Being overly fussy here is like a novice trader screaming that the support line isn’t working if it brushes the line even a little.
At first glance, even EAs trading by completely different methods may draw down in the same period… so don’t judge solely by trading style.
Position Sizing
Next, set the position size so that the maximum drawdown amounts are as close as possible.If EA A has a max drawdown of 200,000 yen and EA B has 1,000,000 yen, the imbalance is not good for diversification.
The key point to note here is not to try to equalize the amounts you earn.
If B earns 1,000,000 yen in a year but A only earns 200,000 yen… then you might think, “Let me increase A’s position size by 5 times!”
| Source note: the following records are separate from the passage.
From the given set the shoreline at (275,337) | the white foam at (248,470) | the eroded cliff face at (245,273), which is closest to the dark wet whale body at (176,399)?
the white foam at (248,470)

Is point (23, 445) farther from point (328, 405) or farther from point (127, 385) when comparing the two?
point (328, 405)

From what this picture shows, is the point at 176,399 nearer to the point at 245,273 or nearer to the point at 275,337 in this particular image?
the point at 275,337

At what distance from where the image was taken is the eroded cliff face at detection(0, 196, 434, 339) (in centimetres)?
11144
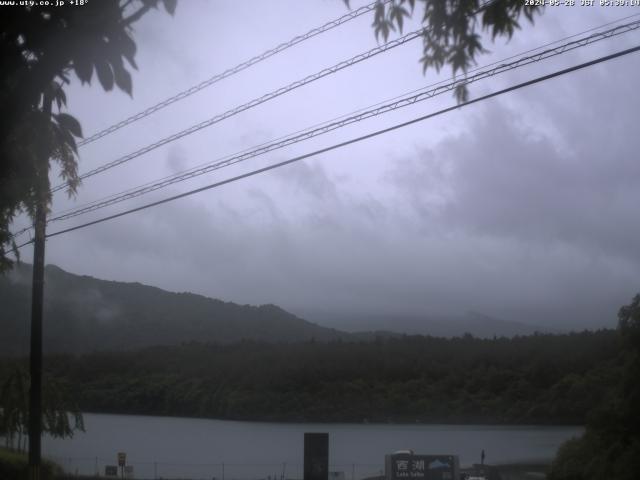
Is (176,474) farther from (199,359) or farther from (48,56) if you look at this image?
(48,56)

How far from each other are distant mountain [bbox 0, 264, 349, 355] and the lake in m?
5.87

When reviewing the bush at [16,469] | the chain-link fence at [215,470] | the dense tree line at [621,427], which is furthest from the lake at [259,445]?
the dense tree line at [621,427]

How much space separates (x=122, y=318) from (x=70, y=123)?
49.5 m

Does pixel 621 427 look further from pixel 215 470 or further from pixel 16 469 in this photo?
pixel 215 470

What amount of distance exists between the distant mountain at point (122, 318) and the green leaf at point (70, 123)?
26.1m

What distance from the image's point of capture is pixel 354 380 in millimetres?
50094

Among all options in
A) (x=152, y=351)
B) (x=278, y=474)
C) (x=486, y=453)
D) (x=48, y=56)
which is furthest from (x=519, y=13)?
(x=152, y=351)

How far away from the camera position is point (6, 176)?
7.11m

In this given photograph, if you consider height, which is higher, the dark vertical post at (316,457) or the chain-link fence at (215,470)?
the dark vertical post at (316,457)

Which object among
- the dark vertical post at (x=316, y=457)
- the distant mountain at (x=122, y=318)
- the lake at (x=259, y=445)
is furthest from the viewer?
the distant mountain at (x=122, y=318)

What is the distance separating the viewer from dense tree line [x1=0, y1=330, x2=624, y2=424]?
142ft

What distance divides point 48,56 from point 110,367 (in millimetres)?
40538

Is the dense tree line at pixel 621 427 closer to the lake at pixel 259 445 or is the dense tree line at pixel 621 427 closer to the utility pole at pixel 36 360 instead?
the lake at pixel 259 445

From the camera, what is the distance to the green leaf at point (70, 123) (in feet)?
22.2
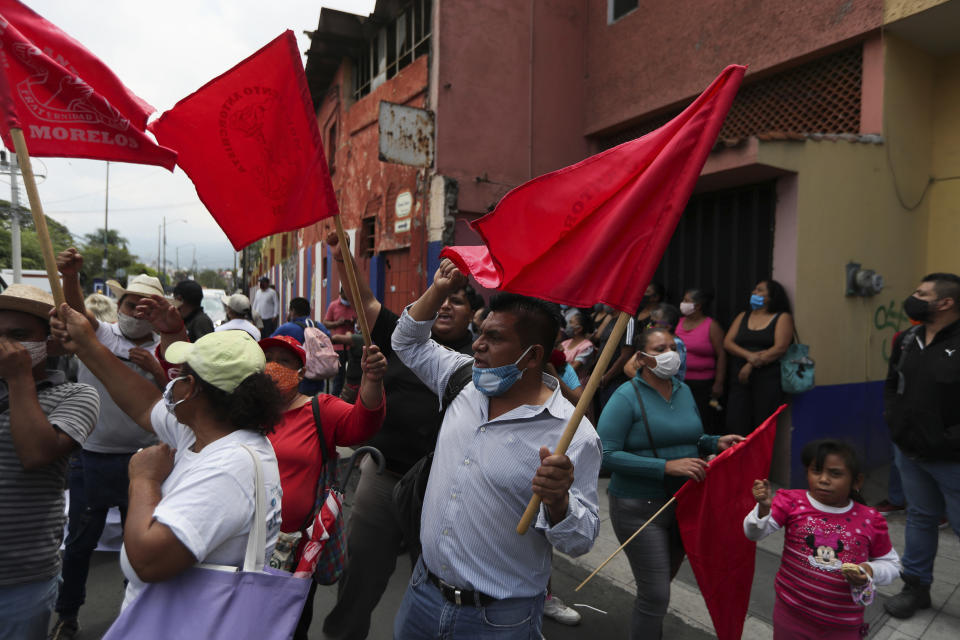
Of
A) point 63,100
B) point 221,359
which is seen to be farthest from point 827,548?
point 63,100

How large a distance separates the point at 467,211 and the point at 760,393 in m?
5.28

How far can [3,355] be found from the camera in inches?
80.8

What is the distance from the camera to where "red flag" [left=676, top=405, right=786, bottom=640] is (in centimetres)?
286

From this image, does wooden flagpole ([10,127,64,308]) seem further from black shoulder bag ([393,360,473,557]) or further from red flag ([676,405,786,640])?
red flag ([676,405,786,640])

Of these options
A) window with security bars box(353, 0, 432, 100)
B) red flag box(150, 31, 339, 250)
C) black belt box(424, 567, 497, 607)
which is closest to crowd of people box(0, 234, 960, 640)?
black belt box(424, 567, 497, 607)

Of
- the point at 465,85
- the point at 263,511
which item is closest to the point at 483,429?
the point at 263,511

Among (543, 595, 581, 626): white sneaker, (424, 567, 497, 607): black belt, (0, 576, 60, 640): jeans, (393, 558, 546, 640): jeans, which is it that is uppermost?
(424, 567, 497, 607): black belt

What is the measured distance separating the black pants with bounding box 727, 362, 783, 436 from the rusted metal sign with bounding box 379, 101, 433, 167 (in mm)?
5456

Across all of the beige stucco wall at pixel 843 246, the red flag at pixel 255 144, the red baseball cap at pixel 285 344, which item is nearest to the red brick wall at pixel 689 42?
the beige stucco wall at pixel 843 246

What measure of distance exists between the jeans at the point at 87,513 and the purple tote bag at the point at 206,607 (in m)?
2.13

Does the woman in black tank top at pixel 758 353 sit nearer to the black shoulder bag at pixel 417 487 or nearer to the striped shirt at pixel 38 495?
the black shoulder bag at pixel 417 487

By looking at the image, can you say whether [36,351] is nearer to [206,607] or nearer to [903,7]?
[206,607]

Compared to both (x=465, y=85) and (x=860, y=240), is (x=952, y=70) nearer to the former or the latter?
(x=860, y=240)

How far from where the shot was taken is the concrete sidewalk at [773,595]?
11.6 ft
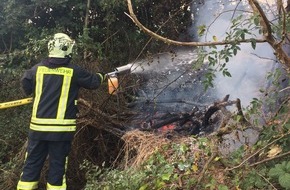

Don’t do this; it’s risky. Risk management should focus on losses, not profits.
In this way, gradually increase the number of operating EAs and build a portfolio that yields a smooth overall equity curve.
Check the situation at least once a week, and, if needed, replace EAs.
When swapping, consider not just swapping out a bad EA for a new one, but using semi-automatic trading techniques to pause and resume operations as appropriate.